SET PROBLEM 1:
According to the letter on trees and fog, which trees seem to distil the greatest quantity of water?
SET PROBLEM 2:
Write out the letter on trees and fog between "Trees perspire profusely, condense" and "pools and streams.", inclusive.

::: PASSAGE GIVEN

As to that on the Plestor,

The late vicar stubb'd and burnt it,

when he was way-warden, regardless of the remonstrances of the
by-standers, who interceded in vain for its preservation, urging its
power and efficacy, and alleging that it had been

Religione patrum multos servata per annos.

I am, etc.



Letter XXIX
To The Honourable Daines Barrington

Selborne, Feb. 7, 1776.

Dear Sir,

In heavy fogs, on elevated situations especially, trees are perfect
alembics: and no one that has not attended to such matters can
imagine how much water one tree will distil in a night's time by
condensing the vapour, which trickles down the twigs and boughs,
so as to make the ground below quite in a float. In Newton-lane, in
October 1775, on a misty day, a particular oak in leaf dropped so
fast that the cart-way stood in puddles and the ruts ran with water,
though the ground in general was dusty.

In some of our smaller islands in the West-Indies, if I mistake not,
there are no springs or rivers; but the people are supplied with that
necessary element, water, merely by the dripping of some large tall
trees, which, standing in the bosom of a mountain, keep their heads
constantly enveloped with fogs and clouds, from which they
dispense their kindly never-ceasing moisture; and so render those
districts habitable by condensation alone.

Trees in leaf have such a vast proportion more of surface than
those that are naked, that, in theory, their condensations should
greatly exceed those that are stripped of their leaves; but, as the
former imbibe also a great quantity of moisture, it is difficult to say
which drip most: but this I know, that deciduous trees that are
entwined with much ivy seem to distil the greatest quantity. Ivy-
leaves are smooth, and thick, and cold, and therefore condense
very fast; and besides evergreens imbibe very little. These facts
may furnish the intelligent with hints concerning what trees they
should plant round small ponds that they would wish to be
perennial; and show them how advantageous some trees are in
preference to others.

Trees perspire profusely, condense largely, and check evaporation
so much, that woods are always moist: no wonder therefore that
they contribute much to pools and streams.

That trees are great promoters of lakes and rivers appears from a
well-known fact in North America; for, since the woods and forests
have been grubbed and cleared, all bodies of water are much
diminished; so that some streams, that were very considerable a
century ago, will not now drive a common mill.* Besides, most
woodlands, forests, and chases with us abound with pools and
morasses; no doubt for the reason given above.

::::::
::: MATERIAL PROVIDED

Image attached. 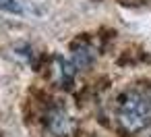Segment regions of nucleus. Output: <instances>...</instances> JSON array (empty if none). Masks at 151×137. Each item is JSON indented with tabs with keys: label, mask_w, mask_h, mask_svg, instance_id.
Here are the masks:
<instances>
[{
	"label": "nucleus",
	"mask_w": 151,
	"mask_h": 137,
	"mask_svg": "<svg viewBox=\"0 0 151 137\" xmlns=\"http://www.w3.org/2000/svg\"><path fill=\"white\" fill-rule=\"evenodd\" d=\"M118 123L126 133L143 131L151 125V96L141 91H126L118 102Z\"/></svg>",
	"instance_id": "nucleus-1"
},
{
	"label": "nucleus",
	"mask_w": 151,
	"mask_h": 137,
	"mask_svg": "<svg viewBox=\"0 0 151 137\" xmlns=\"http://www.w3.org/2000/svg\"><path fill=\"white\" fill-rule=\"evenodd\" d=\"M48 129L54 137H75L79 125L64 108H52L48 114Z\"/></svg>",
	"instance_id": "nucleus-2"
},
{
	"label": "nucleus",
	"mask_w": 151,
	"mask_h": 137,
	"mask_svg": "<svg viewBox=\"0 0 151 137\" xmlns=\"http://www.w3.org/2000/svg\"><path fill=\"white\" fill-rule=\"evenodd\" d=\"M75 71H77V67H75L73 60H66L62 56L54 58V81L58 85H62V87L68 85L73 81V77H75Z\"/></svg>",
	"instance_id": "nucleus-3"
},
{
	"label": "nucleus",
	"mask_w": 151,
	"mask_h": 137,
	"mask_svg": "<svg viewBox=\"0 0 151 137\" xmlns=\"http://www.w3.org/2000/svg\"><path fill=\"white\" fill-rule=\"evenodd\" d=\"M95 58V52L87 46H81L79 50H75V56H73V62L77 69H83V67H89Z\"/></svg>",
	"instance_id": "nucleus-4"
},
{
	"label": "nucleus",
	"mask_w": 151,
	"mask_h": 137,
	"mask_svg": "<svg viewBox=\"0 0 151 137\" xmlns=\"http://www.w3.org/2000/svg\"><path fill=\"white\" fill-rule=\"evenodd\" d=\"M0 11L11 13V15H23V7L17 0H0Z\"/></svg>",
	"instance_id": "nucleus-5"
}]
</instances>
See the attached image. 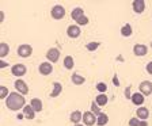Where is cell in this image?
Wrapping results in <instances>:
<instances>
[{
	"instance_id": "obj_1",
	"label": "cell",
	"mask_w": 152,
	"mask_h": 126,
	"mask_svg": "<svg viewBox=\"0 0 152 126\" xmlns=\"http://www.w3.org/2000/svg\"><path fill=\"white\" fill-rule=\"evenodd\" d=\"M26 106V99L23 95H20L19 92H10V95L6 99V107L11 111H19L20 109H25Z\"/></svg>"
},
{
	"instance_id": "obj_2",
	"label": "cell",
	"mask_w": 152,
	"mask_h": 126,
	"mask_svg": "<svg viewBox=\"0 0 152 126\" xmlns=\"http://www.w3.org/2000/svg\"><path fill=\"white\" fill-rule=\"evenodd\" d=\"M50 16L54 20H60V19H63L65 16V8L61 4H56L50 9Z\"/></svg>"
},
{
	"instance_id": "obj_3",
	"label": "cell",
	"mask_w": 152,
	"mask_h": 126,
	"mask_svg": "<svg viewBox=\"0 0 152 126\" xmlns=\"http://www.w3.org/2000/svg\"><path fill=\"white\" fill-rule=\"evenodd\" d=\"M18 56L22 57V58H27V57H30L33 54V47L31 45L28 44H22L18 46Z\"/></svg>"
},
{
	"instance_id": "obj_4",
	"label": "cell",
	"mask_w": 152,
	"mask_h": 126,
	"mask_svg": "<svg viewBox=\"0 0 152 126\" xmlns=\"http://www.w3.org/2000/svg\"><path fill=\"white\" fill-rule=\"evenodd\" d=\"M27 72V68H26L25 64H15V65L11 66V73L16 77H22V76L26 75Z\"/></svg>"
},
{
	"instance_id": "obj_5",
	"label": "cell",
	"mask_w": 152,
	"mask_h": 126,
	"mask_svg": "<svg viewBox=\"0 0 152 126\" xmlns=\"http://www.w3.org/2000/svg\"><path fill=\"white\" fill-rule=\"evenodd\" d=\"M46 58L49 63L54 64L58 61V58H60V50L57 49V47H50V49H48L46 52Z\"/></svg>"
},
{
	"instance_id": "obj_6",
	"label": "cell",
	"mask_w": 152,
	"mask_h": 126,
	"mask_svg": "<svg viewBox=\"0 0 152 126\" xmlns=\"http://www.w3.org/2000/svg\"><path fill=\"white\" fill-rule=\"evenodd\" d=\"M14 87H15L16 92H19V94L23 95V96L28 94V87L22 79H16L15 83H14Z\"/></svg>"
},
{
	"instance_id": "obj_7",
	"label": "cell",
	"mask_w": 152,
	"mask_h": 126,
	"mask_svg": "<svg viewBox=\"0 0 152 126\" xmlns=\"http://www.w3.org/2000/svg\"><path fill=\"white\" fill-rule=\"evenodd\" d=\"M83 125L84 126H92L96 123V115L95 114H92L91 111H86V113H83Z\"/></svg>"
},
{
	"instance_id": "obj_8",
	"label": "cell",
	"mask_w": 152,
	"mask_h": 126,
	"mask_svg": "<svg viewBox=\"0 0 152 126\" xmlns=\"http://www.w3.org/2000/svg\"><path fill=\"white\" fill-rule=\"evenodd\" d=\"M139 90V92H141L144 96H149V95H152V83L149 80H144L140 83Z\"/></svg>"
},
{
	"instance_id": "obj_9",
	"label": "cell",
	"mask_w": 152,
	"mask_h": 126,
	"mask_svg": "<svg viewBox=\"0 0 152 126\" xmlns=\"http://www.w3.org/2000/svg\"><path fill=\"white\" fill-rule=\"evenodd\" d=\"M38 72L41 73V75H44V76L50 75V73L53 72V64L49 63V61L41 63L39 64V66H38Z\"/></svg>"
},
{
	"instance_id": "obj_10",
	"label": "cell",
	"mask_w": 152,
	"mask_h": 126,
	"mask_svg": "<svg viewBox=\"0 0 152 126\" xmlns=\"http://www.w3.org/2000/svg\"><path fill=\"white\" fill-rule=\"evenodd\" d=\"M80 34H82V30H80V26H77V25H71L66 28V35L69 38H72V39L79 38Z\"/></svg>"
},
{
	"instance_id": "obj_11",
	"label": "cell",
	"mask_w": 152,
	"mask_h": 126,
	"mask_svg": "<svg viewBox=\"0 0 152 126\" xmlns=\"http://www.w3.org/2000/svg\"><path fill=\"white\" fill-rule=\"evenodd\" d=\"M147 53H148V47H147V45L136 44L134 46H133V54H134V56L144 57V56H147Z\"/></svg>"
},
{
	"instance_id": "obj_12",
	"label": "cell",
	"mask_w": 152,
	"mask_h": 126,
	"mask_svg": "<svg viewBox=\"0 0 152 126\" xmlns=\"http://www.w3.org/2000/svg\"><path fill=\"white\" fill-rule=\"evenodd\" d=\"M132 8L136 14H142L145 9V1L144 0H134L132 3Z\"/></svg>"
},
{
	"instance_id": "obj_13",
	"label": "cell",
	"mask_w": 152,
	"mask_h": 126,
	"mask_svg": "<svg viewBox=\"0 0 152 126\" xmlns=\"http://www.w3.org/2000/svg\"><path fill=\"white\" fill-rule=\"evenodd\" d=\"M132 103L136 104V106H139V107H141L142 104H144V102H145V96L141 94V92H136V94L132 95Z\"/></svg>"
},
{
	"instance_id": "obj_14",
	"label": "cell",
	"mask_w": 152,
	"mask_h": 126,
	"mask_svg": "<svg viewBox=\"0 0 152 126\" xmlns=\"http://www.w3.org/2000/svg\"><path fill=\"white\" fill-rule=\"evenodd\" d=\"M69 121L73 123V125H77V123H80L83 121V113L80 110H75L71 113L69 115Z\"/></svg>"
},
{
	"instance_id": "obj_15",
	"label": "cell",
	"mask_w": 152,
	"mask_h": 126,
	"mask_svg": "<svg viewBox=\"0 0 152 126\" xmlns=\"http://www.w3.org/2000/svg\"><path fill=\"white\" fill-rule=\"evenodd\" d=\"M136 117L139 118L140 121H145L148 119L149 117V110L147 107H144V106H141V107H139L136 110Z\"/></svg>"
},
{
	"instance_id": "obj_16",
	"label": "cell",
	"mask_w": 152,
	"mask_h": 126,
	"mask_svg": "<svg viewBox=\"0 0 152 126\" xmlns=\"http://www.w3.org/2000/svg\"><path fill=\"white\" fill-rule=\"evenodd\" d=\"M23 115H25V118L26 119H34L35 118V111H34V109L30 106V104H26L25 106V109H23Z\"/></svg>"
},
{
	"instance_id": "obj_17",
	"label": "cell",
	"mask_w": 152,
	"mask_h": 126,
	"mask_svg": "<svg viewBox=\"0 0 152 126\" xmlns=\"http://www.w3.org/2000/svg\"><path fill=\"white\" fill-rule=\"evenodd\" d=\"M82 16H84V11H83L82 7H75V8L72 9V12H71V18L75 20V22H77Z\"/></svg>"
},
{
	"instance_id": "obj_18",
	"label": "cell",
	"mask_w": 152,
	"mask_h": 126,
	"mask_svg": "<svg viewBox=\"0 0 152 126\" xmlns=\"http://www.w3.org/2000/svg\"><path fill=\"white\" fill-rule=\"evenodd\" d=\"M95 102H96V104H98L99 107H103V106H106V104H107V102H109L107 95H104V94L96 95V98H95Z\"/></svg>"
},
{
	"instance_id": "obj_19",
	"label": "cell",
	"mask_w": 152,
	"mask_h": 126,
	"mask_svg": "<svg viewBox=\"0 0 152 126\" xmlns=\"http://www.w3.org/2000/svg\"><path fill=\"white\" fill-rule=\"evenodd\" d=\"M61 91H63V85H61V83H58V82L53 83V90H52V92H50V96L52 98H57V96L61 94Z\"/></svg>"
},
{
	"instance_id": "obj_20",
	"label": "cell",
	"mask_w": 152,
	"mask_h": 126,
	"mask_svg": "<svg viewBox=\"0 0 152 126\" xmlns=\"http://www.w3.org/2000/svg\"><path fill=\"white\" fill-rule=\"evenodd\" d=\"M71 80H72V83L75 85H82L86 83V77H83V76L79 75V73H73V75L71 76Z\"/></svg>"
},
{
	"instance_id": "obj_21",
	"label": "cell",
	"mask_w": 152,
	"mask_h": 126,
	"mask_svg": "<svg viewBox=\"0 0 152 126\" xmlns=\"http://www.w3.org/2000/svg\"><path fill=\"white\" fill-rule=\"evenodd\" d=\"M30 106L34 109L35 113H39V111H42V101H41V99H38V98L31 99V102H30Z\"/></svg>"
},
{
	"instance_id": "obj_22",
	"label": "cell",
	"mask_w": 152,
	"mask_h": 126,
	"mask_svg": "<svg viewBox=\"0 0 152 126\" xmlns=\"http://www.w3.org/2000/svg\"><path fill=\"white\" fill-rule=\"evenodd\" d=\"M107 122H109V115H107V114L102 113V114H99L98 117H96V125H98V126L107 125Z\"/></svg>"
},
{
	"instance_id": "obj_23",
	"label": "cell",
	"mask_w": 152,
	"mask_h": 126,
	"mask_svg": "<svg viewBox=\"0 0 152 126\" xmlns=\"http://www.w3.org/2000/svg\"><path fill=\"white\" fill-rule=\"evenodd\" d=\"M132 33H133V28L129 23H125V25L121 27V35H122V37H130Z\"/></svg>"
},
{
	"instance_id": "obj_24",
	"label": "cell",
	"mask_w": 152,
	"mask_h": 126,
	"mask_svg": "<svg viewBox=\"0 0 152 126\" xmlns=\"http://www.w3.org/2000/svg\"><path fill=\"white\" fill-rule=\"evenodd\" d=\"M8 53H10V45H7L6 42H1L0 44V58L3 60Z\"/></svg>"
},
{
	"instance_id": "obj_25",
	"label": "cell",
	"mask_w": 152,
	"mask_h": 126,
	"mask_svg": "<svg viewBox=\"0 0 152 126\" xmlns=\"http://www.w3.org/2000/svg\"><path fill=\"white\" fill-rule=\"evenodd\" d=\"M64 66H65L66 69H72L73 66H75V60H73L72 56L64 57Z\"/></svg>"
},
{
	"instance_id": "obj_26",
	"label": "cell",
	"mask_w": 152,
	"mask_h": 126,
	"mask_svg": "<svg viewBox=\"0 0 152 126\" xmlns=\"http://www.w3.org/2000/svg\"><path fill=\"white\" fill-rule=\"evenodd\" d=\"M99 45H101L99 42L92 41V42H88V44L86 45V47H87V50H88V52H95L99 47Z\"/></svg>"
},
{
	"instance_id": "obj_27",
	"label": "cell",
	"mask_w": 152,
	"mask_h": 126,
	"mask_svg": "<svg viewBox=\"0 0 152 126\" xmlns=\"http://www.w3.org/2000/svg\"><path fill=\"white\" fill-rule=\"evenodd\" d=\"M91 113L92 114H95V115H96V117H98L99 114H102V111H101V107H99L98 104H96V102H92L91 103Z\"/></svg>"
},
{
	"instance_id": "obj_28",
	"label": "cell",
	"mask_w": 152,
	"mask_h": 126,
	"mask_svg": "<svg viewBox=\"0 0 152 126\" xmlns=\"http://www.w3.org/2000/svg\"><path fill=\"white\" fill-rule=\"evenodd\" d=\"M8 95H10L8 88H7L6 85H1V87H0V99H4V101H6Z\"/></svg>"
},
{
	"instance_id": "obj_29",
	"label": "cell",
	"mask_w": 152,
	"mask_h": 126,
	"mask_svg": "<svg viewBox=\"0 0 152 126\" xmlns=\"http://www.w3.org/2000/svg\"><path fill=\"white\" fill-rule=\"evenodd\" d=\"M96 90H98L101 94H104V92L107 91V85L104 84V83H98V84H96Z\"/></svg>"
},
{
	"instance_id": "obj_30",
	"label": "cell",
	"mask_w": 152,
	"mask_h": 126,
	"mask_svg": "<svg viewBox=\"0 0 152 126\" xmlns=\"http://www.w3.org/2000/svg\"><path fill=\"white\" fill-rule=\"evenodd\" d=\"M76 23H77V26H86V25H88V18L84 15V16H82V18H80Z\"/></svg>"
},
{
	"instance_id": "obj_31",
	"label": "cell",
	"mask_w": 152,
	"mask_h": 126,
	"mask_svg": "<svg viewBox=\"0 0 152 126\" xmlns=\"http://www.w3.org/2000/svg\"><path fill=\"white\" fill-rule=\"evenodd\" d=\"M140 122H141V121L137 117H133L129 119V126H140Z\"/></svg>"
},
{
	"instance_id": "obj_32",
	"label": "cell",
	"mask_w": 152,
	"mask_h": 126,
	"mask_svg": "<svg viewBox=\"0 0 152 126\" xmlns=\"http://www.w3.org/2000/svg\"><path fill=\"white\" fill-rule=\"evenodd\" d=\"M125 98L126 99H132V94H130V87L125 88Z\"/></svg>"
},
{
	"instance_id": "obj_33",
	"label": "cell",
	"mask_w": 152,
	"mask_h": 126,
	"mask_svg": "<svg viewBox=\"0 0 152 126\" xmlns=\"http://www.w3.org/2000/svg\"><path fill=\"white\" fill-rule=\"evenodd\" d=\"M145 69H147V72H148V75H151V76H152V61H149V63L147 64Z\"/></svg>"
},
{
	"instance_id": "obj_34",
	"label": "cell",
	"mask_w": 152,
	"mask_h": 126,
	"mask_svg": "<svg viewBox=\"0 0 152 126\" xmlns=\"http://www.w3.org/2000/svg\"><path fill=\"white\" fill-rule=\"evenodd\" d=\"M7 66H8V64H7L6 61H4V60H0V68H1V69H4V68H7Z\"/></svg>"
},
{
	"instance_id": "obj_35",
	"label": "cell",
	"mask_w": 152,
	"mask_h": 126,
	"mask_svg": "<svg viewBox=\"0 0 152 126\" xmlns=\"http://www.w3.org/2000/svg\"><path fill=\"white\" fill-rule=\"evenodd\" d=\"M4 20V11H0V22Z\"/></svg>"
},
{
	"instance_id": "obj_36",
	"label": "cell",
	"mask_w": 152,
	"mask_h": 126,
	"mask_svg": "<svg viewBox=\"0 0 152 126\" xmlns=\"http://www.w3.org/2000/svg\"><path fill=\"white\" fill-rule=\"evenodd\" d=\"M140 126H148V122H147V121H141V122H140Z\"/></svg>"
},
{
	"instance_id": "obj_37",
	"label": "cell",
	"mask_w": 152,
	"mask_h": 126,
	"mask_svg": "<svg viewBox=\"0 0 152 126\" xmlns=\"http://www.w3.org/2000/svg\"><path fill=\"white\" fill-rule=\"evenodd\" d=\"M114 84H115V85H120V82L117 80V76H114Z\"/></svg>"
},
{
	"instance_id": "obj_38",
	"label": "cell",
	"mask_w": 152,
	"mask_h": 126,
	"mask_svg": "<svg viewBox=\"0 0 152 126\" xmlns=\"http://www.w3.org/2000/svg\"><path fill=\"white\" fill-rule=\"evenodd\" d=\"M23 117H25V115H23V114H18V119H22Z\"/></svg>"
},
{
	"instance_id": "obj_39",
	"label": "cell",
	"mask_w": 152,
	"mask_h": 126,
	"mask_svg": "<svg viewBox=\"0 0 152 126\" xmlns=\"http://www.w3.org/2000/svg\"><path fill=\"white\" fill-rule=\"evenodd\" d=\"M75 126H84V125H80V123H77V125H75Z\"/></svg>"
},
{
	"instance_id": "obj_40",
	"label": "cell",
	"mask_w": 152,
	"mask_h": 126,
	"mask_svg": "<svg viewBox=\"0 0 152 126\" xmlns=\"http://www.w3.org/2000/svg\"><path fill=\"white\" fill-rule=\"evenodd\" d=\"M151 49H152V41H151Z\"/></svg>"
}]
</instances>
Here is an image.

::::::

FULL SOLUTION 1:
Deciduous trees that are entwined with much ivy.

FULL SOLUTION 2:
Trees perspire profusely, condense largely, and check evaporation
so much, that woods are always moist: no wonder therefore that
they contribute much to pools and streams.